Short descriptive captions
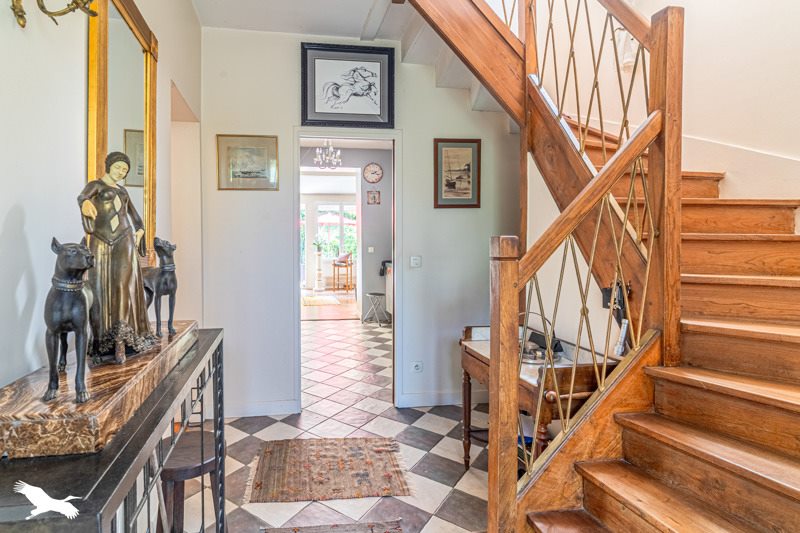 Vente Maison LE BOUSCAT - 5 pièces -108 m² - (33110)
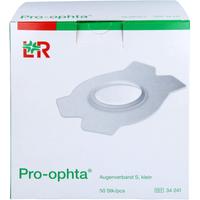 pro Ophta Augenverband S Klein null
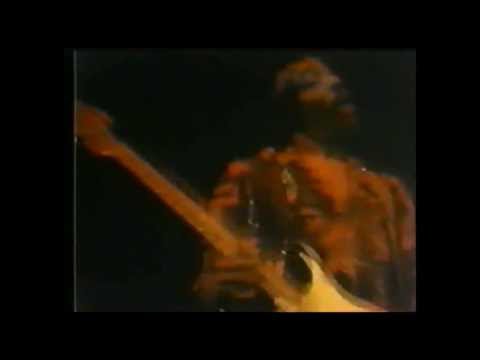 Jimi Hendrix - Machine Gun (Live Copenhagen 1970)
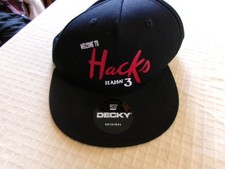 HACKS Ssn 3 New FILM CREW BB CAP Hannah Einbinder Jean Smart Paul Downs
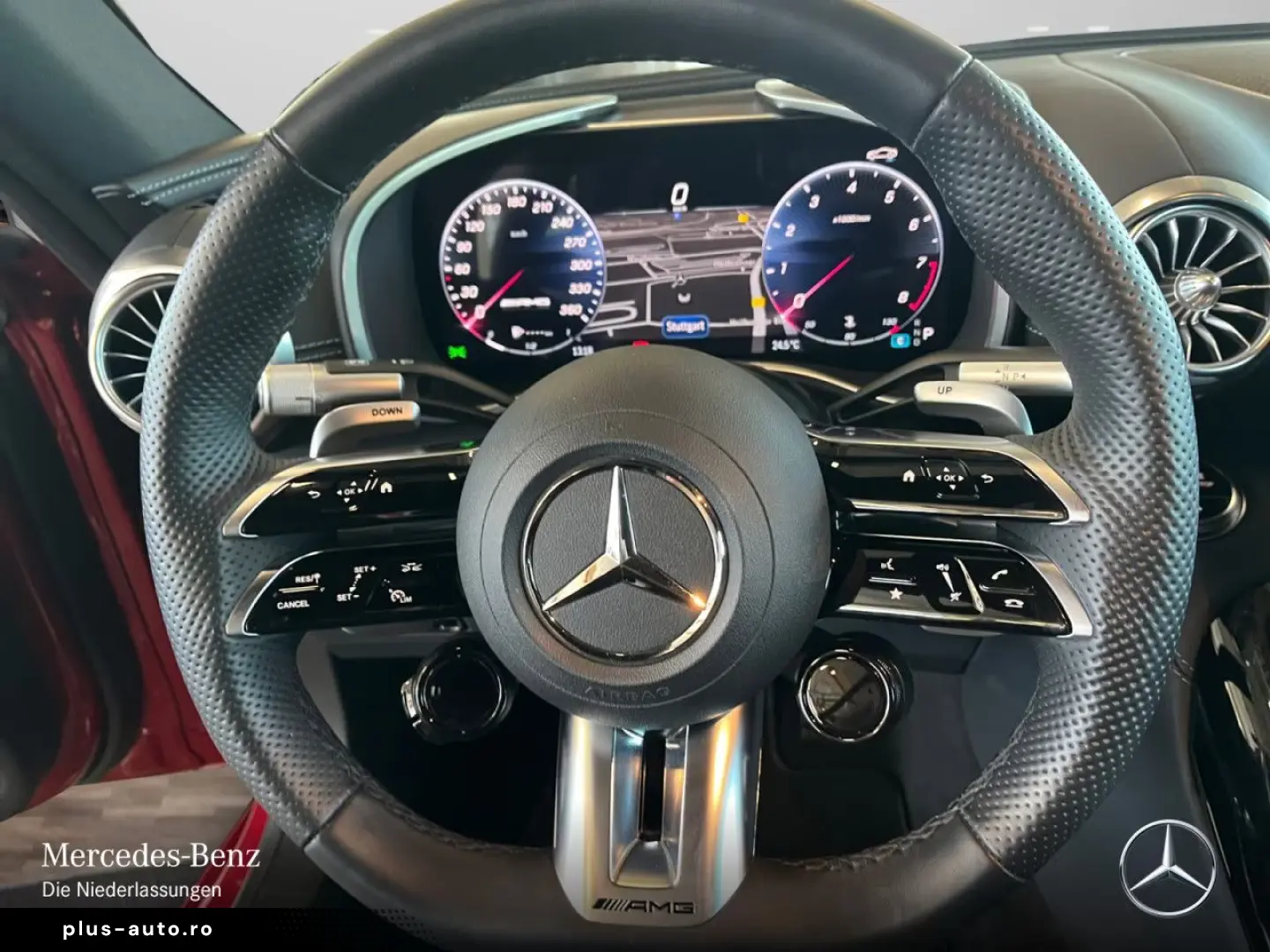 Mercedes-Benz SL 63 AMG 4M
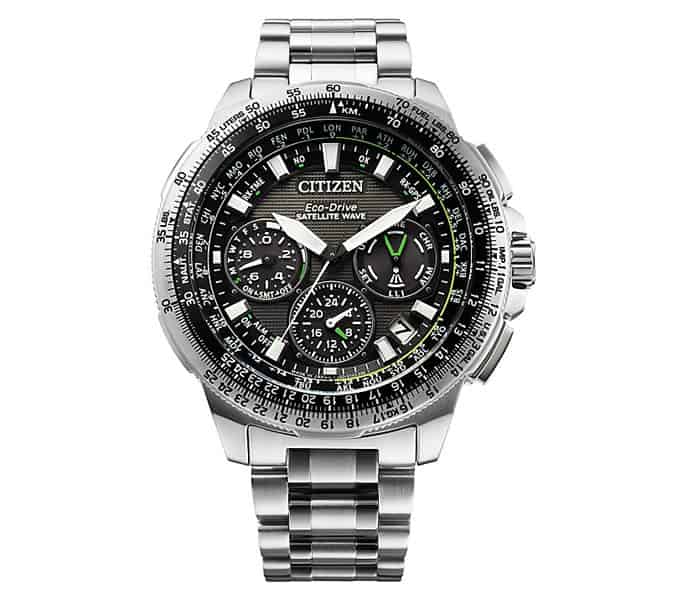 Citizen Promaster Navihawk GPS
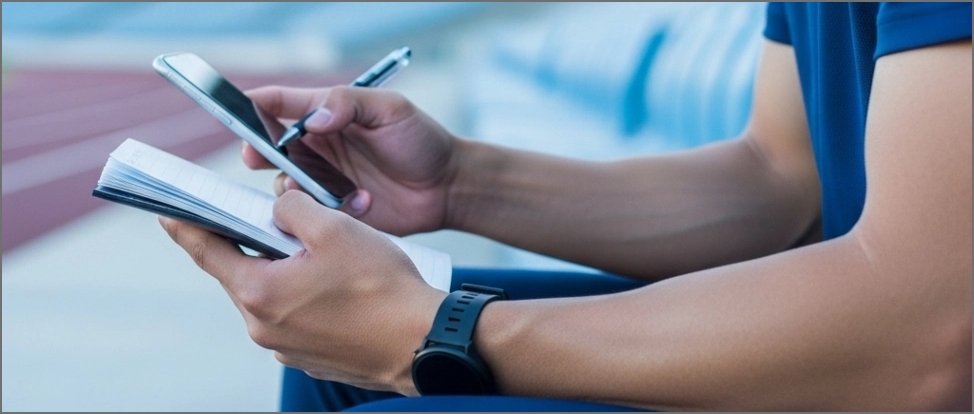 競技力向上のためのメンタル ・思考・目標設定のサポート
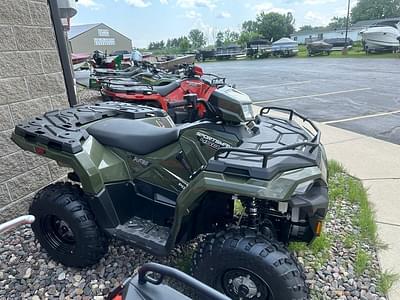 BOATZON | Polaris® Sportsman 450 HO 2025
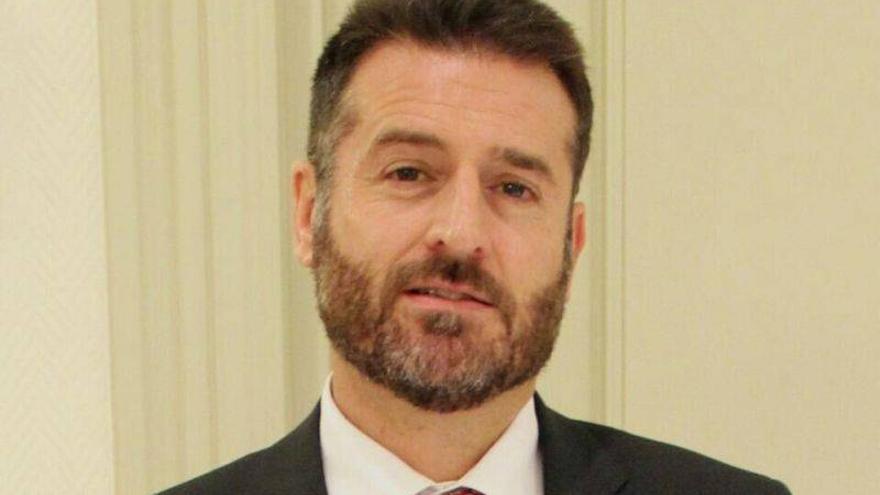 Manuel Bellido, nuevo presidente del Tribunal Superior de Justicia de Aragón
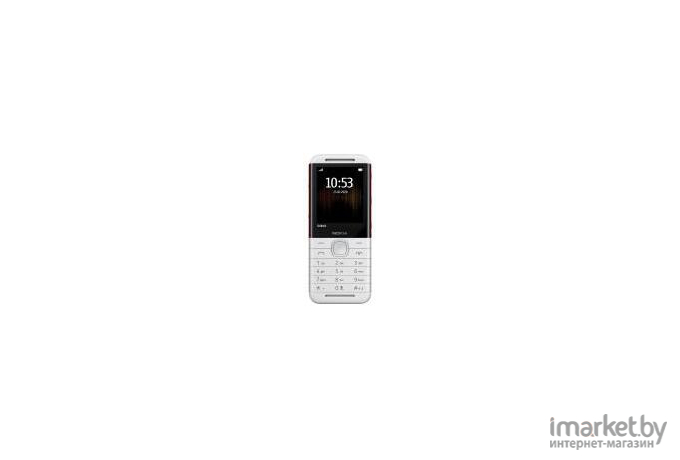 Мобильный телефон Nokia 5310 TA-1212 DS Black/Red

Description of the task:
Write out the text of every item above word for word, leaving out the pictures.

Response box:
 Vente Maison LE BOUSCAT - 5 pièces -108 m² - (33110)
 pro Ophta Augenverband S Klein null
 Jimi Hendrix - Machine Gun (Live Copenhagen 1970)
 HACKS Ssn 3 New FILM CREW BB CAP Hannah Einbinder Jean Smart Paul Downs
 Mercedes-Benz SL 63 AMG 4M
 Citizen Promaster Navihawk GPS
 競技力向上のためのメンタル ・思考・目標設定のサポート
 BOATZON | Polaris® Sportsman 450 HO 2025
 Manuel Bellido, nuevo presidente del Tribunal Superior de Justicia de Aragón
 Мобильный телефон Nokia 5310 TA-1212 DS Black/Red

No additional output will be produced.